10.  Si l’article 47 § 7 du Règlement ne saurait s’interpréter comme mettant à la charge des requérants une obligation de présenter toutes les informations possibles relativement à leur requête, ces derniers ont néanmoins le devoir de fournir les éléments essentiels dont ils disposent et qui revêtent une importance significative évidente pour la Cour afin de lui permettre d’examiner l’affaire en pleine connaissance de cause (Komatinović c. Serbie (déc.), no 75681/10, 29 janvier 2013, et Safaryan, précité, § 27).

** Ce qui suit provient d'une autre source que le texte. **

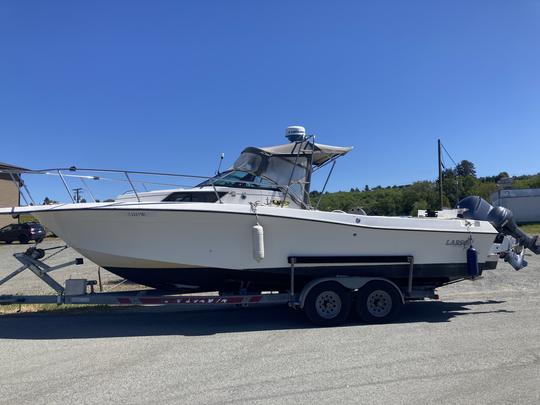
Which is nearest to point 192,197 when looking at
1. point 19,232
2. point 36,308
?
point 36,308

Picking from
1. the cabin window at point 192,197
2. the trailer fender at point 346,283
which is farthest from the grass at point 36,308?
the trailer fender at point 346,283

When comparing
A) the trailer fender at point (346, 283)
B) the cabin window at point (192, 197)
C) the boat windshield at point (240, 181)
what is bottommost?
the trailer fender at point (346, 283)

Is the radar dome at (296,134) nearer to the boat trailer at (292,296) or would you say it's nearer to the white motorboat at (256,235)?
the white motorboat at (256,235)

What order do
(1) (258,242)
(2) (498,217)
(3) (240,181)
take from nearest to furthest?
(1) (258,242)
(3) (240,181)
(2) (498,217)

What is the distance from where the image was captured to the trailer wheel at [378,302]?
281 inches

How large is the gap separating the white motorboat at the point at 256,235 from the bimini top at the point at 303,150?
2 cm

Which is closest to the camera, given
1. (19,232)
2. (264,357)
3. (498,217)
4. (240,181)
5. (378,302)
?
(264,357)

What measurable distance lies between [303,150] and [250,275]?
2.42m

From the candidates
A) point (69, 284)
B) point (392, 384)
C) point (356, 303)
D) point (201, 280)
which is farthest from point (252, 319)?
point (392, 384)

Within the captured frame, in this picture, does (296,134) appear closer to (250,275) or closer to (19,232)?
(250,275)

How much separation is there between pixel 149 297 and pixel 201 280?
0.79m

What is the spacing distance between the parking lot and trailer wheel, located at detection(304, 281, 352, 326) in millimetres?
206

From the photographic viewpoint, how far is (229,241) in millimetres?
6730

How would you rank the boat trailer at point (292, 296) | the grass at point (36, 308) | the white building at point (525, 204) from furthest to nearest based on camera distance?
the white building at point (525, 204), the grass at point (36, 308), the boat trailer at point (292, 296)
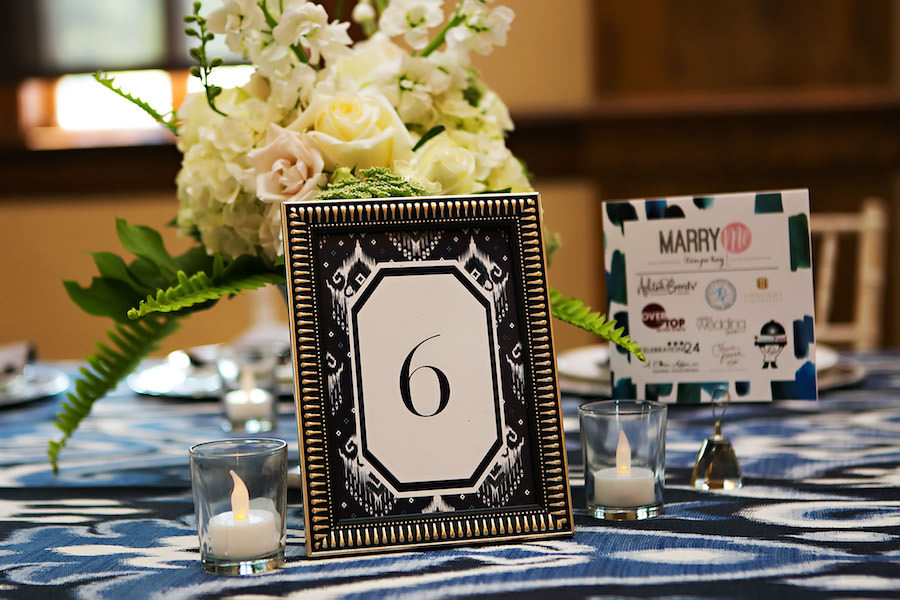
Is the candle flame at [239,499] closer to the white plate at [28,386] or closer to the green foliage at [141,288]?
the green foliage at [141,288]

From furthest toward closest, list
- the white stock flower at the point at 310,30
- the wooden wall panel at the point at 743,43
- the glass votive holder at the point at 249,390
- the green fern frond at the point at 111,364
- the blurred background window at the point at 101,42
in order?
1. the blurred background window at the point at 101,42
2. the wooden wall panel at the point at 743,43
3. the glass votive holder at the point at 249,390
4. the green fern frond at the point at 111,364
5. the white stock flower at the point at 310,30

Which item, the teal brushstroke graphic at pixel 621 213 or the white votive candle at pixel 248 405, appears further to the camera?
the white votive candle at pixel 248 405

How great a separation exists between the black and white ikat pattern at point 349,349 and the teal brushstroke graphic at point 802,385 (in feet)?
0.87

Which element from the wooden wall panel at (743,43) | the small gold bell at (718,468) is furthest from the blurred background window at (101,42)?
the small gold bell at (718,468)

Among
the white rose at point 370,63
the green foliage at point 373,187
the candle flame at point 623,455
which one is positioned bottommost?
the candle flame at point 623,455

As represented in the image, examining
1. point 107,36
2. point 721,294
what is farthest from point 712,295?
point 107,36

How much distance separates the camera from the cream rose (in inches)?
33.8

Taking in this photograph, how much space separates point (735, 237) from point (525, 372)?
26 centimetres

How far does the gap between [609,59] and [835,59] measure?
691 mm

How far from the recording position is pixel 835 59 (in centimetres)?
309

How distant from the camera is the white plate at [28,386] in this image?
1.40 meters

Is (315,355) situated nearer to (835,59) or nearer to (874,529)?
(874,529)

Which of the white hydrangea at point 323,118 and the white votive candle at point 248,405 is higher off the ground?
the white hydrangea at point 323,118

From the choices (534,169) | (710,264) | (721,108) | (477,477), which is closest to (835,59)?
(721,108)
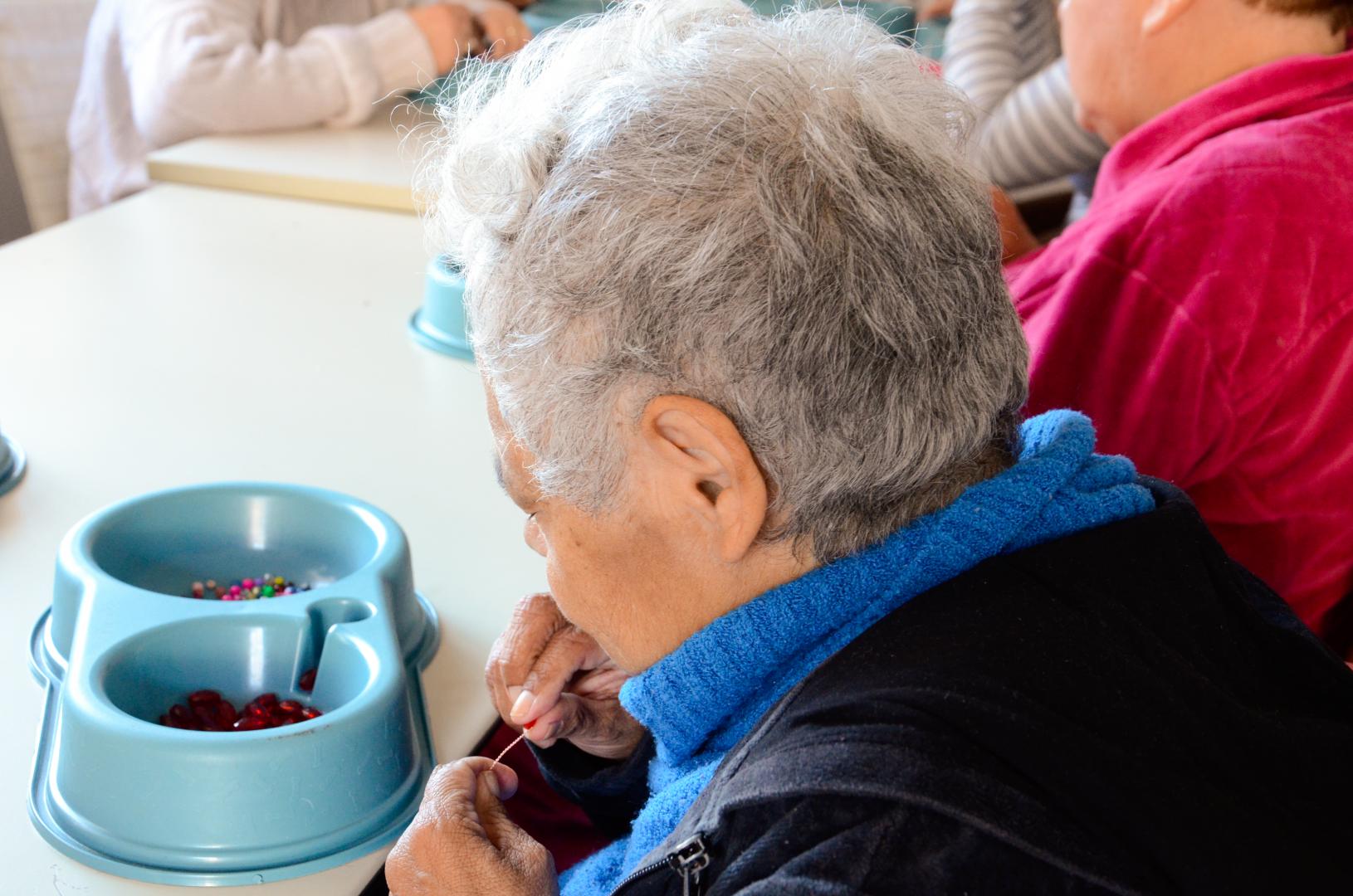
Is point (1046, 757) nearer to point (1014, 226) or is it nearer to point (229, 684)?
point (229, 684)

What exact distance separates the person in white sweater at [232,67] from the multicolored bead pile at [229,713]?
1394mm

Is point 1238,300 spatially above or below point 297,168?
above

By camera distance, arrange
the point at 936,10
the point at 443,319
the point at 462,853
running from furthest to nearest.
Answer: the point at 936,10 < the point at 443,319 < the point at 462,853

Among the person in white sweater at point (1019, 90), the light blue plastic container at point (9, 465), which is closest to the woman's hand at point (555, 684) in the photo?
the light blue plastic container at point (9, 465)

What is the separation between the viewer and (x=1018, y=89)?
7.84 feet

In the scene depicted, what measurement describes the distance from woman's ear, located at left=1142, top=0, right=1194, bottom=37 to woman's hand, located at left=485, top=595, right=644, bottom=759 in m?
0.91

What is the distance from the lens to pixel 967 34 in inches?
99.8

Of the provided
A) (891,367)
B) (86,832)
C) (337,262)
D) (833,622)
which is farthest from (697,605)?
(337,262)

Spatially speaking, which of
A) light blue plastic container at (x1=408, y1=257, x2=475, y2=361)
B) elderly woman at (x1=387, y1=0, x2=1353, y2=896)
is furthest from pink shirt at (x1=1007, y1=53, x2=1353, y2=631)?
light blue plastic container at (x1=408, y1=257, x2=475, y2=361)

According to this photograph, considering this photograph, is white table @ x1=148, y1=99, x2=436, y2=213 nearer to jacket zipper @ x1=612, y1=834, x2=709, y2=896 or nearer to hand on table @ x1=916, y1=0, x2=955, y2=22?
jacket zipper @ x1=612, y1=834, x2=709, y2=896

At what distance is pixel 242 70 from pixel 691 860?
1.95 m

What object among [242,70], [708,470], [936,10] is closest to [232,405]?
[708,470]

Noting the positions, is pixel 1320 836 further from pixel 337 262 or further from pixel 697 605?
pixel 337 262

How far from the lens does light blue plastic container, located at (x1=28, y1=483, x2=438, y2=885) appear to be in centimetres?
82
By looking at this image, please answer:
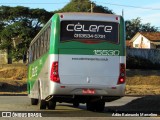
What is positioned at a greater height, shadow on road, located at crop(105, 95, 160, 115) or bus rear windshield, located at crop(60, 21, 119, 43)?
bus rear windshield, located at crop(60, 21, 119, 43)

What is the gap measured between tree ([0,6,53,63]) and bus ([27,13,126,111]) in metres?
47.1

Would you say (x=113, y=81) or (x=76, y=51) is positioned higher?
(x=76, y=51)

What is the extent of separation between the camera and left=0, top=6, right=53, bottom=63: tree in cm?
6562

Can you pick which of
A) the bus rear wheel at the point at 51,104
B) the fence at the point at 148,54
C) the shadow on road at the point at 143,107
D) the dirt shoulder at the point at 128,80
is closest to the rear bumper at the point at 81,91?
the bus rear wheel at the point at 51,104

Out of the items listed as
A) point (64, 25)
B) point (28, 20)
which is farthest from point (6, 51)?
point (64, 25)

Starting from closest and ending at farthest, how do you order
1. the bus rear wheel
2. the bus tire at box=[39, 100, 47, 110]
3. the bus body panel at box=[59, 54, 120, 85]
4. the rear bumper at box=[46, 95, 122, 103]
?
the bus body panel at box=[59, 54, 120, 85]
the rear bumper at box=[46, 95, 122, 103]
the bus rear wheel
the bus tire at box=[39, 100, 47, 110]

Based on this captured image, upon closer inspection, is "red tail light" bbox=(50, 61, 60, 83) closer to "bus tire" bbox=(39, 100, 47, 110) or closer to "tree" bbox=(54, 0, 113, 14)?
"bus tire" bbox=(39, 100, 47, 110)

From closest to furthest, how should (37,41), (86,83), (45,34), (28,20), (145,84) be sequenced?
(86,83) < (45,34) < (37,41) < (145,84) < (28,20)

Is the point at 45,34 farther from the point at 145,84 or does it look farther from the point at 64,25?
the point at 145,84

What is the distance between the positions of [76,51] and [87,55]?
0.42 m

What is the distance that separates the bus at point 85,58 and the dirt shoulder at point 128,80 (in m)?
23.5

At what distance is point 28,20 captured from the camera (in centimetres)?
6912

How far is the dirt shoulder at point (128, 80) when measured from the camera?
138ft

11.  En l’espèce, la requérante n’a communiqué aucune information concernant son action en constat négatif et l’issue de celle-ci. Dès lors, il incombe à la Cour de rechercher, dans un premier temps, si ces informations concernaient le cœur de l’affaire et, dans l’affirmative, d’établir si la requérante a fourni une explication suffisante quant à son comportement, faute de quoi elle pourrait déduire que son intention était de l’induire en erreur.

12.  Sur le premier point, la Cour note qu’elle a communiqué la requête au Gouvernement en novembre 2018 sans avoir connaissance du fait que la requérante avait obtenu gain de cause par le biais d’une action en constat négatif.

13.  Elle estime que ces informations revêtaient pourtant une importance significative évidente pour l’examen de la requête dans la mesure où elles auraient permis d’apprécier le respect par l’État de ses obligations positives en matière de protection du droit au respect des biens ainsi que la qualité de victime de la requérante.

14.  En ce qui concerne le second point de son examen (les raisons du comportement de la requérante), la Cour observe que l’intéressée n’a pas fourni une quelconque explication sur son omission ni même répondu, dans ses observations soumises en juillet 2019, aux arguments sur sa qualité de victime que le Gouvernement tire de l’issue de l’action en constat négatif.

15.  Par conséquent, elle juge suffisamment établi qu’en omettant d’informer la Cour qu’elle avait obtenu satisfaction par le biais d’une procédure judiciaire, la requérante a entendu l’induire en erreur relativement à une question portant sur la substance même de sa requête et l’empêcher intentionnellement d’avoir entière connaissance des circonstances de l’affaire (voir Şevcenco et Timoşin c. République de Moldova (déc.) nos 35215/06 et 43414/08, § 28, 21 avril 2020 et les références qui y figurent).

16.  Ce comportement s’analyse en un abus du droit de recours individuel au sens de l’article 35 § 3 a) de la Convention.

17.  Il s’ensuit que la requête doit être déclarée irrecevable.

Par ces motifs, la Cour, à l’unanimité,

Déclare la requête irrecevable.

Fait en français puis communiqué par écrit le 20 mars 2025.